King received a phone call on Tuesday informing him that Ames Laboratory had received part of a $120 million grant over a period of five years to fund the hiring of 60 personnel and purchasing of equipment to advance research in the area of rare earth materials.
The grant is part of the U.S. Department of Energy Hubs, or a large series of projects to ensure sustainable energy in the future, announced to the public on Wednesday.
The funding will add an additional 20 percent to U.S. Department of Energy Ames Laboratory’s $40 million annual budget, with King estimating receiving about $8 million a year over the five-year period. With the funding of the Critical Materials Institute, a virtual institute collaborating between several national labs and universities, King is hoping to have an impact on the rare earths industry, saying the institute will be “ready to hit the ground running on day one.”
“We’ve always done rare earth research at Ames Lab; we’re kind of rare earths central for the [United States] if not the world,” King said. “All the best rare earth specimens come from the Ames Lab; we purify them better than anybody else.”
The opportunity to gain federal money for rare earth research had been on King’s radar for two years. When the U.S. Department of Energy formally gave the funding opportunity announcement last spring, Ames Laboratory staff pulled together a 1,600-page proposal within a period of 90 days.

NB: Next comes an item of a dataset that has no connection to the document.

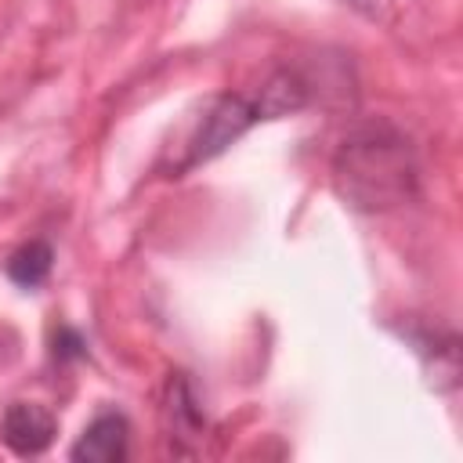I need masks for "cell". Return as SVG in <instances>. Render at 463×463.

Bill McCallum, senior material scientist at U.S. Department of Energy Ames Laboratory and co-principal investigator of the grant, anticipated the funding announcement in a few more months.

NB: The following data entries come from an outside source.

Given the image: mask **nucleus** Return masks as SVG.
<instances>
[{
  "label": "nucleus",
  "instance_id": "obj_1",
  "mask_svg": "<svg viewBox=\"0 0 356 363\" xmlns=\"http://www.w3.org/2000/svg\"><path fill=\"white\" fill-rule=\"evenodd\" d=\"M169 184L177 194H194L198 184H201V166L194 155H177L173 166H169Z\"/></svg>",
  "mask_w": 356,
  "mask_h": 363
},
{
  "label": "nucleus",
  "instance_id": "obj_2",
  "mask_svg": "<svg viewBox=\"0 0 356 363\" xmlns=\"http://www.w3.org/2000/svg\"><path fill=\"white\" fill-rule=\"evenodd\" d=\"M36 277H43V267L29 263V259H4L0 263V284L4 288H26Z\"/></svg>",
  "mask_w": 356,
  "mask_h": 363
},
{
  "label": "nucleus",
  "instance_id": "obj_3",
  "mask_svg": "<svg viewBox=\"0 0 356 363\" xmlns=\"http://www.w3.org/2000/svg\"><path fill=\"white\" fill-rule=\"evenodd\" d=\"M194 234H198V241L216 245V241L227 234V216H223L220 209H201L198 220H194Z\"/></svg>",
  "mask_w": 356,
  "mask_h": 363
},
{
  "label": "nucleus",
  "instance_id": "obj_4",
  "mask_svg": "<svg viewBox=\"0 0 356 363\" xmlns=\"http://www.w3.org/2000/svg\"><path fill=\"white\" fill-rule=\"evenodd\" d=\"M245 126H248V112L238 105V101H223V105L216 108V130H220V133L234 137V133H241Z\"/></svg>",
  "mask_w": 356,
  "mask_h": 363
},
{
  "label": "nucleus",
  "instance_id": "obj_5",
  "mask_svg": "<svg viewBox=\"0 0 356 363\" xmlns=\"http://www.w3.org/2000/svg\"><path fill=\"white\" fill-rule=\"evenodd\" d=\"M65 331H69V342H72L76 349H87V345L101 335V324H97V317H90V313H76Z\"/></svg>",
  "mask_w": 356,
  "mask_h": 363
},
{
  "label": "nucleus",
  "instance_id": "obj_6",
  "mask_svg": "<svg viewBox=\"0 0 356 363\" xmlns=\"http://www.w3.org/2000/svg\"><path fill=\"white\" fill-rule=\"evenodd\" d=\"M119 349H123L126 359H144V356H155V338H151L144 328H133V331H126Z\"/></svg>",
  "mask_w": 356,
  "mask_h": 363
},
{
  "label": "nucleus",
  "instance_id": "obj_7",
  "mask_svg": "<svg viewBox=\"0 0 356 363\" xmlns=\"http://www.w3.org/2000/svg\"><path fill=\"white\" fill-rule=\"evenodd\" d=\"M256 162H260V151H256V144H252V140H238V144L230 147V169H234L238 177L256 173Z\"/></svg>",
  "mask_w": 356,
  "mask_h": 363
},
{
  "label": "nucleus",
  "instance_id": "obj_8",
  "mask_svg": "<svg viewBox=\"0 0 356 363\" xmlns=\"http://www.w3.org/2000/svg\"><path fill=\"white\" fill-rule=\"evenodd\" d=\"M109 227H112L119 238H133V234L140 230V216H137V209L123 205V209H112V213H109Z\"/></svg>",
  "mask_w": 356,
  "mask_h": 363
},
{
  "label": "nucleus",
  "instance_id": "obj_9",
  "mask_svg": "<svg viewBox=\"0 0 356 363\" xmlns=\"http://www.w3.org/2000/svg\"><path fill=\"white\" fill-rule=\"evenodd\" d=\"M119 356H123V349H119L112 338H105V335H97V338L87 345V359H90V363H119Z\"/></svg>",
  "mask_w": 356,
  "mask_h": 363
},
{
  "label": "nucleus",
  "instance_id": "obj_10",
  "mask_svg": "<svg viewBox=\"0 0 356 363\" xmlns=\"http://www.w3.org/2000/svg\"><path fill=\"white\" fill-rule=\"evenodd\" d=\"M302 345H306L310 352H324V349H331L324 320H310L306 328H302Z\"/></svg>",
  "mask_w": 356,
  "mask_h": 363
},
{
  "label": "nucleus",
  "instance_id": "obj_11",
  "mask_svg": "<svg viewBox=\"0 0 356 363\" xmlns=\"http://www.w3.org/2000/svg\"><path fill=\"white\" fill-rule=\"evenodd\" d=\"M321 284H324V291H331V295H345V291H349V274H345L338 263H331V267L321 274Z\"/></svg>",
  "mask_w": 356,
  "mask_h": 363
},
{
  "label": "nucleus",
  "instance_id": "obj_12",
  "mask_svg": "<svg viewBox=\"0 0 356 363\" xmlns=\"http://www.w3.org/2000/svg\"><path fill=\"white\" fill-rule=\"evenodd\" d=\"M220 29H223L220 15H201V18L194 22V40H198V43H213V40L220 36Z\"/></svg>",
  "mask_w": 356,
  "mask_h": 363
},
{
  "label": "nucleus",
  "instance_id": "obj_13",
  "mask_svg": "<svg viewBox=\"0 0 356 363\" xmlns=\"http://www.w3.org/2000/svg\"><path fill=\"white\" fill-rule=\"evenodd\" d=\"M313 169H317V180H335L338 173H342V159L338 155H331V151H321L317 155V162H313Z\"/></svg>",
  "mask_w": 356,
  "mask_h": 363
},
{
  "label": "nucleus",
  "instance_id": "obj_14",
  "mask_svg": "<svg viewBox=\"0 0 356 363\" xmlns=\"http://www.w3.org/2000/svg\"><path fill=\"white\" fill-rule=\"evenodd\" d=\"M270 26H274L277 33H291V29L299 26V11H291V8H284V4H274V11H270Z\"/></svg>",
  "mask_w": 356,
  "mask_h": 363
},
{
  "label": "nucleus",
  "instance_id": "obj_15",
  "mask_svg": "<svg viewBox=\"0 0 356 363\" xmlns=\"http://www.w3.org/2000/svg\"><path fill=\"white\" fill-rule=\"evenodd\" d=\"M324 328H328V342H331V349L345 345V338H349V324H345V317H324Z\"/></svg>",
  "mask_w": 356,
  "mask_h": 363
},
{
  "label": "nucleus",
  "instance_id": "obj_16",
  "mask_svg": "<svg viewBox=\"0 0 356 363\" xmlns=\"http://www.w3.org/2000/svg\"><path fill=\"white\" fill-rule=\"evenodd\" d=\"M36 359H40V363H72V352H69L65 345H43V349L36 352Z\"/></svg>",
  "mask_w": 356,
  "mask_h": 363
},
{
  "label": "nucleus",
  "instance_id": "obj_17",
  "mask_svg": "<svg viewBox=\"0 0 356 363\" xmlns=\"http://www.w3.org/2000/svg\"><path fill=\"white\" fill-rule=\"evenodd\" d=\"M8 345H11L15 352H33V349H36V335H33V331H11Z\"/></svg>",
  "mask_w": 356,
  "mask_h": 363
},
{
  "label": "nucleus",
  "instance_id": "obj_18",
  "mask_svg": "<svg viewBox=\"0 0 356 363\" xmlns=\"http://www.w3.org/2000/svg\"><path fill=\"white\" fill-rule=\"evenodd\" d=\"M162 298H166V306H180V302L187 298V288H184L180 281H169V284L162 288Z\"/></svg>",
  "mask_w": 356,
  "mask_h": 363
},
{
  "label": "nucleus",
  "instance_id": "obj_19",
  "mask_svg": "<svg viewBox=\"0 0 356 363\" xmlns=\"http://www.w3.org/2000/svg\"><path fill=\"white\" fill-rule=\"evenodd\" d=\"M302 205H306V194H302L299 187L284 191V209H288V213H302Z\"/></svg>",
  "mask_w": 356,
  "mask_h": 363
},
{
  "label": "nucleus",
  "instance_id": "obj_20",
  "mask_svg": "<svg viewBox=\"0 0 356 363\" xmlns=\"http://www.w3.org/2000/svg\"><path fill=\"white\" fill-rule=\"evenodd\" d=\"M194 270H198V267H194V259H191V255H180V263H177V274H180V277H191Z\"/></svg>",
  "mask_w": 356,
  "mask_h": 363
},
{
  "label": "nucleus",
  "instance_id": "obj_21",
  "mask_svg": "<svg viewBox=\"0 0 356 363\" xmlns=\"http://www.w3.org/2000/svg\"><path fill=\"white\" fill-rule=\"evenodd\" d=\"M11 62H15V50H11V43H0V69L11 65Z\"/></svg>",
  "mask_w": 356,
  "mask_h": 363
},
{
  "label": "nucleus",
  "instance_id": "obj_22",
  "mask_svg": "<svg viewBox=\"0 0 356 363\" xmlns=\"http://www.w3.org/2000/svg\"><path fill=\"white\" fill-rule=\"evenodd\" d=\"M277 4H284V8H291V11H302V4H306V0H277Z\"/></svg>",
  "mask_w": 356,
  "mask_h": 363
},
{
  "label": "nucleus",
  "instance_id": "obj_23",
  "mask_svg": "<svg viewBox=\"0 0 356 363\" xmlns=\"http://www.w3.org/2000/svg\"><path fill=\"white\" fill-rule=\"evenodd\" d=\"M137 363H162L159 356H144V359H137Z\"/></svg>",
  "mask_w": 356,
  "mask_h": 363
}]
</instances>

“I didn’t expect to hear the announcement for quite some time yet,” McCallum said. “It was very pleasing and very surprising when we got the announcement.”
After the paperwork is filed, Ames Laboratory will begin the arduous task of what King describes as “starting up a $25 million dollar a year business from scratch.”

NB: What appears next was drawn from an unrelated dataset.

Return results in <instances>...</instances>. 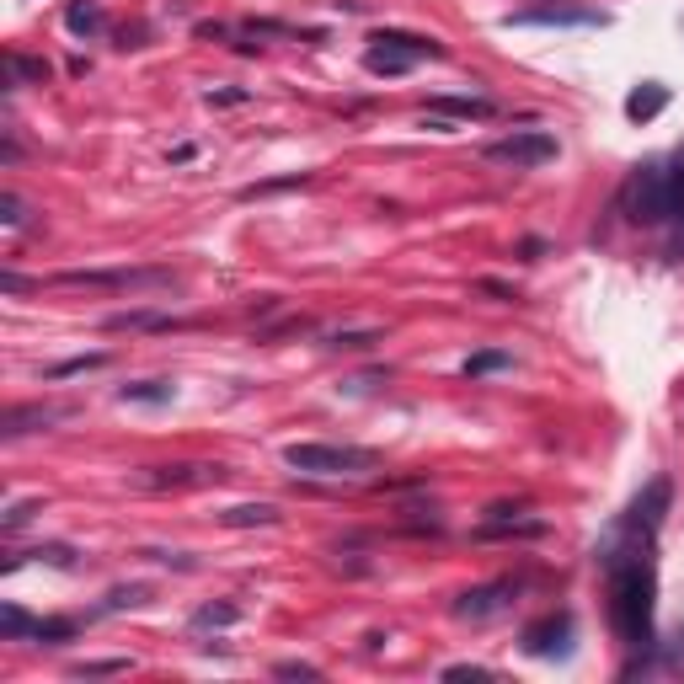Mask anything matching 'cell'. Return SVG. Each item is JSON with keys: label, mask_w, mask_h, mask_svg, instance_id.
<instances>
[{"label": "cell", "mask_w": 684, "mask_h": 684, "mask_svg": "<svg viewBox=\"0 0 684 684\" xmlns=\"http://www.w3.org/2000/svg\"><path fill=\"white\" fill-rule=\"evenodd\" d=\"M171 396H177V385H171V380H134V385H118V401H129V407H166Z\"/></svg>", "instance_id": "2e32d148"}, {"label": "cell", "mask_w": 684, "mask_h": 684, "mask_svg": "<svg viewBox=\"0 0 684 684\" xmlns=\"http://www.w3.org/2000/svg\"><path fill=\"white\" fill-rule=\"evenodd\" d=\"M102 364H107V353H86V359H65V364L43 369V380H70V375H86V369H102Z\"/></svg>", "instance_id": "4316f807"}, {"label": "cell", "mask_w": 684, "mask_h": 684, "mask_svg": "<svg viewBox=\"0 0 684 684\" xmlns=\"http://www.w3.org/2000/svg\"><path fill=\"white\" fill-rule=\"evenodd\" d=\"M49 81V59H27L11 49L6 54V91H17V86H43Z\"/></svg>", "instance_id": "9a60e30c"}, {"label": "cell", "mask_w": 684, "mask_h": 684, "mask_svg": "<svg viewBox=\"0 0 684 684\" xmlns=\"http://www.w3.org/2000/svg\"><path fill=\"white\" fill-rule=\"evenodd\" d=\"M0 220H6L11 230L27 225V209H22V198H17V193H0Z\"/></svg>", "instance_id": "f1b7e54d"}, {"label": "cell", "mask_w": 684, "mask_h": 684, "mask_svg": "<svg viewBox=\"0 0 684 684\" xmlns=\"http://www.w3.org/2000/svg\"><path fill=\"white\" fill-rule=\"evenodd\" d=\"M150 599V588L145 583H129V588H113V594L102 599V610L97 615H113V610H139V604Z\"/></svg>", "instance_id": "cb8c5ba5"}, {"label": "cell", "mask_w": 684, "mask_h": 684, "mask_svg": "<svg viewBox=\"0 0 684 684\" xmlns=\"http://www.w3.org/2000/svg\"><path fill=\"white\" fill-rule=\"evenodd\" d=\"M476 535L481 540H513V535H519V540H540V535H546V519H513V513H503V519H487Z\"/></svg>", "instance_id": "4fadbf2b"}, {"label": "cell", "mask_w": 684, "mask_h": 684, "mask_svg": "<svg viewBox=\"0 0 684 684\" xmlns=\"http://www.w3.org/2000/svg\"><path fill=\"white\" fill-rule=\"evenodd\" d=\"M220 519L230 530H252V524H278V508L273 503H241V508H225Z\"/></svg>", "instance_id": "ffe728a7"}, {"label": "cell", "mask_w": 684, "mask_h": 684, "mask_svg": "<svg viewBox=\"0 0 684 684\" xmlns=\"http://www.w3.org/2000/svg\"><path fill=\"white\" fill-rule=\"evenodd\" d=\"M273 674H278V679H321V668H316V663H278Z\"/></svg>", "instance_id": "f546056e"}, {"label": "cell", "mask_w": 684, "mask_h": 684, "mask_svg": "<svg viewBox=\"0 0 684 684\" xmlns=\"http://www.w3.org/2000/svg\"><path fill=\"white\" fill-rule=\"evenodd\" d=\"M610 572V626L626 647H652V594H658V578H652L647 556H620V562L604 567Z\"/></svg>", "instance_id": "6da1fadb"}, {"label": "cell", "mask_w": 684, "mask_h": 684, "mask_svg": "<svg viewBox=\"0 0 684 684\" xmlns=\"http://www.w3.org/2000/svg\"><path fill=\"white\" fill-rule=\"evenodd\" d=\"M375 342H385V332H332V337H326V348H337V353H364V348H375Z\"/></svg>", "instance_id": "484cf974"}, {"label": "cell", "mask_w": 684, "mask_h": 684, "mask_svg": "<svg viewBox=\"0 0 684 684\" xmlns=\"http://www.w3.org/2000/svg\"><path fill=\"white\" fill-rule=\"evenodd\" d=\"M412 65H423V54L401 49V43H375V49L364 54V70L369 75H407Z\"/></svg>", "instance_id": "30bf717a"}, {"label": "cell", "mask_w": 684, "mask_h": 684, "mask_svg": "<svg viewBox=\"0 0 684 684\" xmlns=\"http://www.w3.org/2000/svg\"><path fill=\"white\" fill-rule=\"evenodd\" d=\"M508 27H604V11H572V6H530L513 11Z\"/></svg>", "instance_id": "52a82bcc"}, {"label": "cell", "mask_w": 684, "mask_h": 684, "mask_svg": "<svg viewBox=\"0 0 684 684\" xmlns=\"http://www.w3.org/2000/svg\"><path fill=\"white\" fill-rule=\"evenodd\" d=\"M0 284H6V294H22V289H27V278L6 268V273H0Z\"/></svg>", "instance_id": "836d02e7"}, {"label": "cell", "mask_w": 684, "mask_h": 684, "mask_svg": "<svg viewBox=\"0 0 684 684\" xmlns=\"http://www.w3.org/2000/svg\"><path fill=\"white\" fill-rule=\"evenodd\" d=\"M519 588H524L519 578H497V583L465 588V594H460L455 604H449V615H455V620H487V615H497V610H508Z\"/></svg>", "instance_id": "8992f818"}, {"label": "cell", "mask_w": 684, "mask_h": 684, "mask_svg": "<svg viewBox=\"0 0 684 684\" xmlns=\"http://www.w3.org/2000/svg\"><path fill=\"white\" fill-rule=\"evenodd\" d=\"M428 113H444V118H492L497 102H487V97H433Z\"/></svg>", "instance_id": "ac0fdd59"}, {"label": "cell", "mask_w": 684, "mask_h": 684, "mask_svg": "<svg viewBox=\"0 0 684 684\" xmlns=\"http://www.w3.org/2000/svg\"><path fill=\"white\" fill-rule=\"evenodd\" d=\"M75 620H33V642H43V647H65V642H75Z\"/></svg>", "instance_id": "603a6c76"}, {"label": "cell", "mask_w": 684, "mask_h": 684, "mask_svg": "<svg viewBox=\"0 0 684 684\" xmlns=\"http://www.w3.org/2000/svg\"><path fill=\"white\" fill-rule=\"evenodd\" d=\"M444 679H492V668H481V663H449Z\"/></svg>", "instance_id": "4dcf8cb0"}, {"label": "cell", "mask_w": 684, "mask_h": 684, "mask_svg": "<svg viewBox=\"0 0 684 684\" xmlns=\"http://www.w3.org/2000/svg\"><path fill=\"white\" fill-rule=\"evenodd\" d=\"M65 27H70V38H97L102 27H107V11L97 6V0H70V6H65Z\"/></svg>", "instance_id": "5bb4252c"}, {"label": "cell", "mask_w": 684, "mask_h": 684, "mask_svg": "<svg viewBox=\"0 0 684 684\" xmlns=\"http://www.w3.org/2000/svg\"><path fill=\"white\" fill-rule=\"evenodd\" d=\"M54 289H107V294H161L177 289L171 268H70L49 278Z\"/></svg>", "instance_id": "7a4b0ae2"}, {"label": "cell", "mask_w": 684, "mask_h": 684, "mask_svg": "<svg viewBox=\"0 0 684 684\" xmlns=\"http://www.w3.org/2000/svg\"><path fill=\"white\" fill-rule=\"evenodd\" d=\"M663 107H668V86L663 81H647V86H636L631 97H626V118L647 123V118H658Z\"/></svg>", "instance_id": "e0dca14e"}, {"label": "cell", "mask_w": 684, "mask_h": 684, "mask_svg": "<svg viewBox=\"0 0 684 684\" xmlns=\"http://www.w3.org/2000/svg\"><path fill=\"white\" fill-rule=\"evenodd\" d=\"M497 369H513V353H503V348H481V353H471V359H465V375H471V380L497 375Z\"/></svg>", "instance_id": "7402d4cb"}, {"label": "cell", "mask_w": 684, "mask_h": 684, "mask_svg": "<svg viewBox=\"0 0 684 684\" xmlns=\"http://www.w3.org/2000/svg\"><path fill=\"white\" fill-rule=\"evenodd\" d=\"M310 171H289V177H268V182H252V188H241V198L252 204V198H273V193H289V188H305Z\"/></svg>", "instance_id": "44dd1931"}, {"label": "cell", "mask_w": 684, "mask_h": 684, "mask_svg": "<svg viewBox=\"0 0 684 684\" xmlns=\"http://www.w3.org/2000/svg\"><path fill=\"white\" fill-rule=\"evenodd\" d=\"M241 620V604L236 599H214V604H198L193 610V631H225Z\"/></svg>", "instance_id": "d6986e66"}, {"label": "cell", "mask_w": 684, "mask_h": 684, "mask_svg": "<svg viewBox=\"0 0 684 684\" xmlns=\"http://www.w3.org/2000/svg\"><path fill=\"white\" fill-rule=\"evenodd\" d=\"M236 102H246V91H241V86H230V91H209V107H236Z\"/></svg>", "instance_id": "d6a6232c"}, {"label": "cell", "mask_w": 684, "mask_h": 684, "mask_svg": "<svg viewBox=\"0 0 684 684\" xmlns=\"http://www.w3.org/2000/svg\"><path fill=\"white\" fill-rule=\"evenodd\" d=\"M487 161L497 166H513V171H530V166H546L556 161V139L546 129H519V134H503V139H492L487 150Z\"/></svg>", "instance_id": "5b68a950"}, {"label": "cell", "mask_w": 684, "mask_h": 684, "mask_svg": "<svg viewBox=\"0 0 684 684\" xmlns=\"http://www.w3.org/2000/svg\"><path fill=\"white\" fill-rule=\"evenodd\" d=\"M220 481L225 471L220 465H150L145 476H139V487H198V481Z\"/></svg>", "instance_id": "9c48e42d"}, {"label": "cell", "mask_w": 684, "mask_h": 684, "mask_svg": "<svg viewBox=\"0 0 684 684\" xmlns=\"http://www.w3.org/2000/svg\"><path fill=\"white\" fill-rule=\"evenodd\" d=\"M102 326L107 332H171V326H182V321L161 316V310H113Z\"/></svg>", "instance_id": "7c38bea8"}, {"label": "cell", "mask_w": 684, "mask_h": 684, "mask_svg": "<svg viewBox=\"0 0 684 684\" xmlns=\"http://www.w3.org/2000/svg\"><path fill=\"white\" fill-rule=\"evenodd\" d=\"M0 636H6V642H22V636H33V615L17 610V604H0Z\"/></svg>", "instance_id": "d4e9b609"}, {"label": "cell", "mask_w": 684, "mask_h": 684, "mask_svg": "<svg viewBox=\"0 0 684 684\" xmlns=\"http://www.w3.org/2000/svg\"><path fill=\"white\" fill-rule=\"evenodd\" d=\"M65 417H70V407H17V412H6V439H22L33 428H54Z\"/></svg>", "instance_id": "8fae6325"}, {"label": "cell", "mask_w": 684, "mask_h": 684, "mask_svg": "<svg viewBox=\"0 0 684 684\" xmlns=\"http://www.w3.org/2000/svg\"><path fill=\"white\" fill-rule=\"evenodd\" d=\"M572 636V615H546L535 620V626H524V652L530 658H551V652H562Z\"/></svg>", "instance_id": "ba28073f"}, {"label": "cell", "mask_w": 684, "mask_h": 684, "mask_svg": "<svg viewBox=\"0 0 684 684\" xmlns=\"http://www.w3.org/2000/svg\"><path fill=\"white\" fill-rule=\"evenodd\" d=\"M129 668H134L129 658H102V663H75L70 674L75 679H107V674H129Z\"/></svg>", "instance_id": "83f0119b"}, {"label": "cell", "mask_w": 684, "mask_h": 684, "mask_svg": "<svg viewBox=\"0 0 684 684\" xmlns=\"http://www.w3.org/2000/svg\"><path fill=\"white\" fill-rule=\"evenodd\" d=\"M284 465L300 476H364L380 465V455L375 449H359V444H289Z\"/></svg>", "instance_id": "277c9868"}, {"label": "cell", "mask_w": 684, "mask_h": 684, "mask_svg": "<svg viewBox=\"0 0 684 684\" xmlns=\"http://www.w3.org/2000/svg\"><path fill=\"white\" fill-rule=\"evenodd\" d=\"M33 513H38V503H11V513H6V535H11V530H22V524L33 519Z\"/></svg>", "instance_id": "1f68e13d"}, {"label": "cell", "mask_w": 684, "mask_h": 684, "mask_svg": "<svg viewBox=\"0 0 684 684\" xmlns=\"http://www.w3.org/2000/svg\"><path fill=\"white\" fill-rule=\"evenodd\" d=\"M620 214L631 225H668L674 220V193H668V166H636L620 182Z\"/></svg>", "instance_id": "3957f363"}]
</instances>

Nearly as important as hiring personnel is the purchasing and upgrading of research equipment. Brandt Jensen, assistant scientist at Ames Laboratory, stresses the importance of finding the right balance of materials to create rare earth products.
“The basic form of the magnet is three metals, so we have to carefully weigh them in the right ratio,” Jensen said. “It’s a long process. To get a magnet you first have to melt them all together ... but it’s not complete yet, the atoms aren’t in the right location on the atomic level.”
In order to create a rare earth magnet to fit in a simple earphone, the magnet needs to go through several processes and characterizations to make sure it is just right.
Producing alternatives to and conservative use of rare earth materials is just one side of Ames Laboratory’s research. A new field called the economic forecasting and life cycle management of materials will give a holistic view of how different materials are being used and when scientists can start expecting those materials to be scarce.
“What we’re looking for is trying to understand the supply and demand dynamics of the rare earths ... but also using the economic analysis to try and predict what other materials are going to go critical suddenly without our being ready for it,” King said. “Today we’re dealing with the rare earths; tomorrow we’ll be dealing with something else.”
The economic analysis will take into account the political atmosphere in which materials are being produced in addition to predicting which areas are more at risk for large scale natural disasters.
Although he hasn’t had much time to himself since the announcement, King is enjoying the atmosphere of excitement that has overtaken the Ames Laboratory staff.
“We were all very excited,” Jensen said. “There’s going to be a lot more research opportunity, there’s going to be staff we train with, it’s going to open up a lot of doors.”